Granger v. Shouse

REEVES, Chief Judge.

The defendant in the first instance challenges the sufficiency of the service in this case and seeks dismissal upon the ground that at the time the summons purportedly was served upon defendant he was a nonresident of the State of Missouri. An examination of the pleadings, including the return of the sheriff, discloses the following return marked as Exhibit “C” to the summons:

“Return On Service Of Summons

“I hereby certify that I have served the within summons * * *

“(2) By leaving on the 15th day of June, 1950 for the within-named defendant

“Wilbur K. Shouse

a copy of the summons and a copy of the petition at the respective dwelling place or usual place of abode of said defendant with some person of his or her family over the age of 15 years:

“(3) By

“J. A. Purdome, Sheriff of Jackson County, Mo.

“By — R. Hays

Deputy.”

It will be noted from the foregoing return that it fails to state where the summons was served. In 1943 the General ■ Assembly of the State of Missouri repealed Section 884, R.S.Mo.1939, relating to the subject of Process and Return to be made by the process server. However, it re-enacted the identical requirement which appears as Section 30, p. 368, Laws of Missouri 1943, Mo.R.S.A. § 847.30.

The language is that of the former section, or substantially so. The new section provides: “Every officer to whom any writ of process shall be directed and delivered for service shall make return thereof in writing of the time, place and manner of service of such writ, * * *.” (Italics mine.)

1. It will be observed from the above that the place of service was not designated. It purported to be “at the respective dwelling place or usual place of abode of said defendant.” This dwelling place may have been in Houston, Texas, where defendant resides, as asserted by counsel in his affidavit supporting his motion to dismiss.

It is the law that the recital in the return must show a place within the county and state where the service is attempted.
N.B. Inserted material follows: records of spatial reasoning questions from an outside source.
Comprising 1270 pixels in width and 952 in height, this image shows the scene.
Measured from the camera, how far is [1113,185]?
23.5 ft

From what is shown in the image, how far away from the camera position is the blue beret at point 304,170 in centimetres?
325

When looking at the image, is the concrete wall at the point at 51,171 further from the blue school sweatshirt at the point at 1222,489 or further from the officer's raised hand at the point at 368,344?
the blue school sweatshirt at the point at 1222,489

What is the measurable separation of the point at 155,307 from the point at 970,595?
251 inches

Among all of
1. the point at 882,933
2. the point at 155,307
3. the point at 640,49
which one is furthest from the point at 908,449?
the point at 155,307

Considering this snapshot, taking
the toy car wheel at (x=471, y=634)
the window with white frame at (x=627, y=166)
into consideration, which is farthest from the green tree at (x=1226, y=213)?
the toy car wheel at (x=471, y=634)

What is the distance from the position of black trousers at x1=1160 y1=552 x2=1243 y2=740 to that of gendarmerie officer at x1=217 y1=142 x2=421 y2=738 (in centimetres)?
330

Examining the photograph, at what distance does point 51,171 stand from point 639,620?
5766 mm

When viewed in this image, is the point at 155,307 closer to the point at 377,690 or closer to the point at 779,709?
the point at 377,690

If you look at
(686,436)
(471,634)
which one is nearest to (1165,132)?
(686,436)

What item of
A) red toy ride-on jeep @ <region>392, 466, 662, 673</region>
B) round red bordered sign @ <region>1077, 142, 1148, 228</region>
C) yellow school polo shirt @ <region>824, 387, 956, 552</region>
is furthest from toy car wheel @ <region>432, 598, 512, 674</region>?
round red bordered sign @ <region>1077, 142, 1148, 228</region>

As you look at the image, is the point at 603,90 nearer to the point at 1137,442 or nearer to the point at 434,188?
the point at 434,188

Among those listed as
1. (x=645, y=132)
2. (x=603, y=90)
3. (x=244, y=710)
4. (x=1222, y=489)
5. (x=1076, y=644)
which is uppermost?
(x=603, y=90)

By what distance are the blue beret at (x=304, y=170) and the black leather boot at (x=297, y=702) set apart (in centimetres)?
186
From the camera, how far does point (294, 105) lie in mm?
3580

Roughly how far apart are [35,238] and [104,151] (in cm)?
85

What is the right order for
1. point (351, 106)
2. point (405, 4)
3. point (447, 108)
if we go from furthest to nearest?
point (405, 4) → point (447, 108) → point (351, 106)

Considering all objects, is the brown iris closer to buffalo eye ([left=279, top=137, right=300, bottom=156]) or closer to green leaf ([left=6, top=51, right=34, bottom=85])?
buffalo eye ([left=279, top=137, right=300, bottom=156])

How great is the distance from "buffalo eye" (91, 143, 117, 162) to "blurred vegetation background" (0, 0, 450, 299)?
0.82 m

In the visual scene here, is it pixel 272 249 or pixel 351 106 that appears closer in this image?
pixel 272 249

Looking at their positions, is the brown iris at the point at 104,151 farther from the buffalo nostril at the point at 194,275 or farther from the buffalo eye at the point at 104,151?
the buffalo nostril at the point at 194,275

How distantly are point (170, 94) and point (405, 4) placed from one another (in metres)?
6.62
Taylor v. Helter, 198 Mo.App. 643, loc. cit. 647, 201 S.W. 618. While the caption would be insufficient to show the place of service yet the return in this case did not even contain a caption which would indicate the venue. See also Bedell v. Richardson Lubricating Co., 201 Mo.App. 251, 211 S.W. 104, and Yowell v. Mace, 221 Mo. App. 85, 290 S.W. 96.

2. While counsel has not raised the point above discussed, yet it seems fatal to the service, and, moreover, since a return of the sheriff is conclusive, White v. Hal-John Realty & Inv. Co., 226 Mo.App. 157, loc. cit. 160, 43 S.W.2d 855, and in view of the positive statement under oath that the defendant is >a nonresident of Missouri, it seems better to quash the service than to attempt to sustain it. Particularly is this true in view of the liberality of the Missouri law which permits service of process on nonresidents in cases such as this, which will have the effect of personal service. .

3. Assuming that proper service will be had upon the defendant, it seems proper to consider the motion for a more definite statement. An examination of the complaint shows that negligence in general terms is averred. It has been repeatedly held that this is sufficient under the new rules of civil procedure, and particularly under the provisions-of rule 8, Fed.Rules Civ.Proc. 28 U.S.C.A. This rule, among other things, requires that the pleader shall make “(2) a short and plain statement of the claim showing that the pleader is entitled to relief, * * *.” In the Appendix of Forms submitted with the Rules by the Supreme Court, and particularly form numbered 9, a general averment of negligence is all that is required. Other details may be obtained by interrogatories, request for admissions, by depositions, or other of the apt discovery rules.

'[4,5] 4. Moreover, the motion for a more definite statement is .the exact and precise equivalent of the motion for a bill *441of particulars. The motion for a bill of particulars has long since been deleted from the rules. The motion for a more definite statement is only designed to clarify ambiguous and doubtful averments. The averments in this case are not ambiguous or doubtful. See Fleetwood v. Milwaukee Mechanics Ins. Co., D.C., 88 F.Supp. 474; also Continental Collieries v. Shober, 3 Cir., 130 F.2d 631, loc. cit. 635; United States v. Kornfeld, D.C., 9 F.R.D. 675, loc. cit. 676.

In view of the above the several motions to dismiss and for a more definite statement will be overruled. However, the service of process and the return of the sheriff should be and will be quashed.